登録:2020-02-18 00:01 修正:2020-02-18 07:56
休学・2週間登校中止などを勧告 
強制性なく、自宅隔離と明確に区別付かず 
留学生は差別的雰囲気が高まるのを懸念 
「中国人ではなく、ウイルス対象の措置を」
今月この11日午前、光州北区全南大学校生活館(寮)に入国した中国人留学生をCOVID-19潜伏期の14日間収容するスペースが設けられている//ハンギョレ新聞社

 韓国政府が新型コロナウイルス感染症(COVID-19)の市中感染の遮断に向けた対策を相次いで打ち出している中、中国人留学生に対する管理策が過剰ではないかという声があがっている。中国から入国した留学生の規模があまりにも大きいため、地域社会に及ぼす危険を事前に遮断するという趣旨だが、あまり実効性の高くない規制に映りかねないという指摘もある

 教育部は新学期が始まるまで中国から入国する3万~4万人の留学生を対象に、2週間の登校中止と自律隔離を勧告した。これに従い、各大学が寮などの団体居住環境を設けており、1日1回健康状態を確認する方針だ。さらに、入国日程が決まっていない留学生には遠隔授業や休学を勧めている。

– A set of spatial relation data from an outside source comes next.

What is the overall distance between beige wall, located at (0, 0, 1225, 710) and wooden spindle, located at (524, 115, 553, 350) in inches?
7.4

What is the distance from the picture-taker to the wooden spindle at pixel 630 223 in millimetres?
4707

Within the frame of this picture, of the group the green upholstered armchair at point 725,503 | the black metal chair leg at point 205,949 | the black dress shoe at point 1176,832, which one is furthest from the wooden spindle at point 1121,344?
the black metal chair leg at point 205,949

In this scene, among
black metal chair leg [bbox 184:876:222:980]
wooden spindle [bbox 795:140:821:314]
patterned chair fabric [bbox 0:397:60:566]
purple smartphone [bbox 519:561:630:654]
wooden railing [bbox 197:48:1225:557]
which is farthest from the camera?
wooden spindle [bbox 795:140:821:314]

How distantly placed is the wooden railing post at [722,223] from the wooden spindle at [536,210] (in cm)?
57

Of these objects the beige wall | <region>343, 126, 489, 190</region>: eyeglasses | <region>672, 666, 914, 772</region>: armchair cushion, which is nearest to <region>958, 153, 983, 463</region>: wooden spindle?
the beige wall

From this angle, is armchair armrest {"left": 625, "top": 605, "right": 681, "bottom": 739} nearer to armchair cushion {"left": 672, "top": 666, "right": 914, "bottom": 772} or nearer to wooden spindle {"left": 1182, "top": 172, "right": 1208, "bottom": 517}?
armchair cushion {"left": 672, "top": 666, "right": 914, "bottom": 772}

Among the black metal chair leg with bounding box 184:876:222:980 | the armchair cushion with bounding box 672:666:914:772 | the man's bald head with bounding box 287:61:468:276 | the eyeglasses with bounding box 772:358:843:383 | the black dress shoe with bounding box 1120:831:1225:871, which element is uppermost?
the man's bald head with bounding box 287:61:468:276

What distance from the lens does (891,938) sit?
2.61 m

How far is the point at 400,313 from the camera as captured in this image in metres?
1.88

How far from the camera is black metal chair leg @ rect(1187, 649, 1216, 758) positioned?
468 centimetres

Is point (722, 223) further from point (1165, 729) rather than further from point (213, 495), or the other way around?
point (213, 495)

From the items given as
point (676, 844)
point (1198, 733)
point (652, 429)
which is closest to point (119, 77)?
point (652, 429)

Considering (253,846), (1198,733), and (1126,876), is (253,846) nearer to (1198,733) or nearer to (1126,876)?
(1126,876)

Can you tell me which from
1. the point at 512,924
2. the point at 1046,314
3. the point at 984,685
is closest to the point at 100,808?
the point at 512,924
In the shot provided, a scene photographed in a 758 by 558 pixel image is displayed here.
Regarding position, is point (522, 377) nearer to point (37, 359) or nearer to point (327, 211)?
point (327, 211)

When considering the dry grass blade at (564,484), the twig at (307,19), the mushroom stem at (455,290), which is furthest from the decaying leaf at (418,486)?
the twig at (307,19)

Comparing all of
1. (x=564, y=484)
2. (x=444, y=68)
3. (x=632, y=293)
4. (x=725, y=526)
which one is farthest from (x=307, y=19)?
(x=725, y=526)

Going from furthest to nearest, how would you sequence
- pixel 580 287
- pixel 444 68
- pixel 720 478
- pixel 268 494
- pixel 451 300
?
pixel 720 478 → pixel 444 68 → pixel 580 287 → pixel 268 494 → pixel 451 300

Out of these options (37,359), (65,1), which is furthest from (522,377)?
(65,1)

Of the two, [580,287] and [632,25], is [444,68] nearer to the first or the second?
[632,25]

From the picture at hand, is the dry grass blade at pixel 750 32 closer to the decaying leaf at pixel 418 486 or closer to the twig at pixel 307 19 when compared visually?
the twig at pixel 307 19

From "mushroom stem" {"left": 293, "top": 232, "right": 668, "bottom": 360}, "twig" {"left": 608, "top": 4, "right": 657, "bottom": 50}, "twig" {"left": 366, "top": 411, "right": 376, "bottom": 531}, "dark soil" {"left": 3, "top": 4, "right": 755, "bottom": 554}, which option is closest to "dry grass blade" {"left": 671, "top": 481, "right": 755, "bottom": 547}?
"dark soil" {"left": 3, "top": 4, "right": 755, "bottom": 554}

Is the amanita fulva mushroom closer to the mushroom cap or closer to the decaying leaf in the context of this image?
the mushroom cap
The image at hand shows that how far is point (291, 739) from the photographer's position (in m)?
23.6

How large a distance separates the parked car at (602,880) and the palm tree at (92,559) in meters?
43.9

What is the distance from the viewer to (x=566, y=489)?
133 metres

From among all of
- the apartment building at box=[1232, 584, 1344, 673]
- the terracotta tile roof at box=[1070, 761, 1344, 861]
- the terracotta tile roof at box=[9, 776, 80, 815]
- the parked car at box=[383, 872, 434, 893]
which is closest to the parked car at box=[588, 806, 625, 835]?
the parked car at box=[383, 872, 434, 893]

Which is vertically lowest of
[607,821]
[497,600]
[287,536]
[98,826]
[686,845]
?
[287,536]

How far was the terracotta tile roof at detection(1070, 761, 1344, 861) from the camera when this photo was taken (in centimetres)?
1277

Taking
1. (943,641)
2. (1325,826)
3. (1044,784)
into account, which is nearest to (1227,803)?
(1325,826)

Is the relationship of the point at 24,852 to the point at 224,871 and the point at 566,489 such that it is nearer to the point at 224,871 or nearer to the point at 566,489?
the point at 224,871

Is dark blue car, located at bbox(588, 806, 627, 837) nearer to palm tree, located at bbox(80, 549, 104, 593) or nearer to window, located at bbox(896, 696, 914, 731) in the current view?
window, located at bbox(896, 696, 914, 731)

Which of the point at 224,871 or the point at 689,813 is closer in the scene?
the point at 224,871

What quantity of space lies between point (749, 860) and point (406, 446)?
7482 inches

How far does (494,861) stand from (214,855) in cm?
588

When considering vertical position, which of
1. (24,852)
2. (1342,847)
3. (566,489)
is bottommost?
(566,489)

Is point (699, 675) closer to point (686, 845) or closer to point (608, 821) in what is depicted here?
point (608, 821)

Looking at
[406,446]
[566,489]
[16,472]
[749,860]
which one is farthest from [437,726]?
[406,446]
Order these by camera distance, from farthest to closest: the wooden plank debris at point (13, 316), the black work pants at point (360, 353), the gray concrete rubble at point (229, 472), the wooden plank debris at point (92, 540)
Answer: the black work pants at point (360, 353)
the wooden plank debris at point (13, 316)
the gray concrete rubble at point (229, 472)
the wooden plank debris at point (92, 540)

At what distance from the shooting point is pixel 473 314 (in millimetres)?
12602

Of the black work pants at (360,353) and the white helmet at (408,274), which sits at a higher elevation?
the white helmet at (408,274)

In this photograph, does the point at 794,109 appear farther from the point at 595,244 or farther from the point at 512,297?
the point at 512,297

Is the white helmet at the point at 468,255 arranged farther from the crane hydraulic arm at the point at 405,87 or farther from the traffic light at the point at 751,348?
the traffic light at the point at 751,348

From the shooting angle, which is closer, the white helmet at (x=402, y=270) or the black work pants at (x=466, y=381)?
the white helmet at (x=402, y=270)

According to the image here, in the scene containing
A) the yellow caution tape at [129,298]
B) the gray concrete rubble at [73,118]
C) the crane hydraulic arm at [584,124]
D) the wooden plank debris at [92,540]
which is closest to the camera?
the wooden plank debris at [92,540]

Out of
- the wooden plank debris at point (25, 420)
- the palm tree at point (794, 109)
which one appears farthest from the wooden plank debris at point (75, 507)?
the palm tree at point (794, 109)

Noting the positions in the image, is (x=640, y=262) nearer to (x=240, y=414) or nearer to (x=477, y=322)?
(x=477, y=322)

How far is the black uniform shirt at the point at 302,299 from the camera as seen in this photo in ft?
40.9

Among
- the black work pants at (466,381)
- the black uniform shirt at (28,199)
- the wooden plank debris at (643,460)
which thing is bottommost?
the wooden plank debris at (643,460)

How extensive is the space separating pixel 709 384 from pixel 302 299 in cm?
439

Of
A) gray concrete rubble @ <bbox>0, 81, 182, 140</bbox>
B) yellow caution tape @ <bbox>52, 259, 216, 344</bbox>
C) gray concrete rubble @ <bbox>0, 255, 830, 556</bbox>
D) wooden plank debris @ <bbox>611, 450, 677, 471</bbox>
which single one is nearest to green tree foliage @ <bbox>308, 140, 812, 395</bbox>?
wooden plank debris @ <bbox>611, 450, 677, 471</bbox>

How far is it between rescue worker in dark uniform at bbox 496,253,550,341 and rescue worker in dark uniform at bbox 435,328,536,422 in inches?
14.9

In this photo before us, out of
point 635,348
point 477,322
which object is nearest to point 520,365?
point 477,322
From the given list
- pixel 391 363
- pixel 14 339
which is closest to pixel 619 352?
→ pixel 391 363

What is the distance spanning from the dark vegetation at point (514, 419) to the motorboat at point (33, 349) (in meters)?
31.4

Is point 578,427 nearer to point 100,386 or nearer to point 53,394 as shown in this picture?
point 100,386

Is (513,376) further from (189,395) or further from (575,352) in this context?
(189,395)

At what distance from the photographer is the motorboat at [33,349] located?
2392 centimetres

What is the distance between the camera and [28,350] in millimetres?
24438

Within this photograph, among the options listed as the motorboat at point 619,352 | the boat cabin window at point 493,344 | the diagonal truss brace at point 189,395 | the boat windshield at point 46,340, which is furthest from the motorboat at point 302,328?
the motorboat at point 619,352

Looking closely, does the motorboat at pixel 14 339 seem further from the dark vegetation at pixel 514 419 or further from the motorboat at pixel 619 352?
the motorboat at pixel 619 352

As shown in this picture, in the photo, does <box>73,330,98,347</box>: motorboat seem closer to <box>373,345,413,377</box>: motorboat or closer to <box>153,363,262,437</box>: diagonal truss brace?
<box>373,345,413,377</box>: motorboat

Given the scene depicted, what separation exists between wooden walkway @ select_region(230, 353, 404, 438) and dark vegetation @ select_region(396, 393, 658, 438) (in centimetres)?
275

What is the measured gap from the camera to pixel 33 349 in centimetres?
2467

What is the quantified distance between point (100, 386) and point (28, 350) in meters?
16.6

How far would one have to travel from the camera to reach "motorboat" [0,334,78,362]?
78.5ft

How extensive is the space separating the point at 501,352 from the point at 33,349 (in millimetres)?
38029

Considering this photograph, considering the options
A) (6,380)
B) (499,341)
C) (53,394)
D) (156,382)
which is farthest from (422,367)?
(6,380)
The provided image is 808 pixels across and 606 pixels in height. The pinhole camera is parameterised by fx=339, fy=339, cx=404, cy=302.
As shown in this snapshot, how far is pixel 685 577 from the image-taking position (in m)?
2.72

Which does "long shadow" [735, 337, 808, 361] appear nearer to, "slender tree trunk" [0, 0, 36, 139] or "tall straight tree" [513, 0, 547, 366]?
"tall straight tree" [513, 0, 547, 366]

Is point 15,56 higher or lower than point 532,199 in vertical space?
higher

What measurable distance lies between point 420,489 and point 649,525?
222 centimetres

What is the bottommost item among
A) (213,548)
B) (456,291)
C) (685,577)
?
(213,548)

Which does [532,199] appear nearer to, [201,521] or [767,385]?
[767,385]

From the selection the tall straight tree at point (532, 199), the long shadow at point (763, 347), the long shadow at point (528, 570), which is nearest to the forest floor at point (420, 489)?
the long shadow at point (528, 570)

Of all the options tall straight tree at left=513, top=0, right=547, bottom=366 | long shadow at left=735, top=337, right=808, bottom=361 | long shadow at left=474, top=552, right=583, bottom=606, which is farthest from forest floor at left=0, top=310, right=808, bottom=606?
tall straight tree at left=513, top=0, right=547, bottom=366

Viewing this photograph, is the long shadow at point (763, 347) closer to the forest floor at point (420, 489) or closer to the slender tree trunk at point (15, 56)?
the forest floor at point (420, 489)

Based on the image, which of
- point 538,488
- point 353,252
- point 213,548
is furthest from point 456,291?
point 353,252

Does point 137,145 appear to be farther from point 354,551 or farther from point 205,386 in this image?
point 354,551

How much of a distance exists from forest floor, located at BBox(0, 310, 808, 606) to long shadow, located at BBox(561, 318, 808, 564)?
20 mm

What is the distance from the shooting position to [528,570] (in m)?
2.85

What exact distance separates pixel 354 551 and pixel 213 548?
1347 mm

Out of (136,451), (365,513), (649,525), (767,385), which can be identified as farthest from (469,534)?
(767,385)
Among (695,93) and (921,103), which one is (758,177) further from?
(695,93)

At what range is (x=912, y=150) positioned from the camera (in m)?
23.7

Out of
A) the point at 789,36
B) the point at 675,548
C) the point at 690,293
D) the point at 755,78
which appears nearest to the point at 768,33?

 問題は「自主隔離」措置が法的根拠や強制性のない“勧告”に過ぎないうえ、保健当局の「自宅隔離」措置と明確な区別がつかないことにある。保健当局はCOVID-19患者と接触するなど疫学的関係があるか、感染症に似たような症状が現れた人に対し、2週間の自宅隔離を原則としている。しかし、中国から入国した留学生は他の内国人・外国人同様、特別入国手続きを踏んでおり、これに該当しない。このため、アン・ジュラン教育部教育国際化担当官は17日、「中国人留学生対策は法的な自宅隔離ではなく、強制力はない」と釈明した。教育部が登校中止措置を発表し、自宅隔離に類似した「自主隔離」という用語を使ったのも、混乱を招いた側面がある。

 中国人留学生たちはなにより、自分たちに対する差別的な雰囲気が作られるのではないかと懸念している。キム・ソラ延世大学グローバル人材大学非常対策委員長は「履修登録前にCOVID-19関連のアンケート調査に必ず回答するようにしているが、その過程で、中国から来たという理由で差別を受けるのではないかと心配している留学生たちが多かった」と話した。一部の大学周辺では中国人留学生が部屋を探すのが難しくなったという話も聞こえる。清州大学の場合、中国入国留学生を全員寮に入寮させる計画だが、すでに部屋探しが終わった留学生たちがこれに反発している。18日に入国予定の中国人留学生リャオジン(慶煕大学)は同日、ハンギョレに「留学生たちはほとんどが韓国当局の処置を受け入れる雰囲気だ。しかし、こうした措置は“中国人”ではなく、ウイルスを対象に行わなければならない」と指摘した。

 保健医療専門家らは登校中止・自主隔離措置について、一種の“苦肉の策”と見る必要もあると話す。翰林大医学部のイ・ジェガプ教授(感染内科)は、「過剰対応の側面がないわけではないが、学校の立場としては、すでに入ってきた学生たちを放置するわけにはいかない。教育機関が学生たちを“ケア”(保護)する意味として受け止めるべきだ」と述べた。ただし、実効性については懐疑的な反応もある。高麗大学のキム・ウジュ教授(感染内科)は「1カ所に集めて隔離するよりは、診断書の提出などで自ら健康状態を立証するようにする方が良い方法かもしれない」と指摘した。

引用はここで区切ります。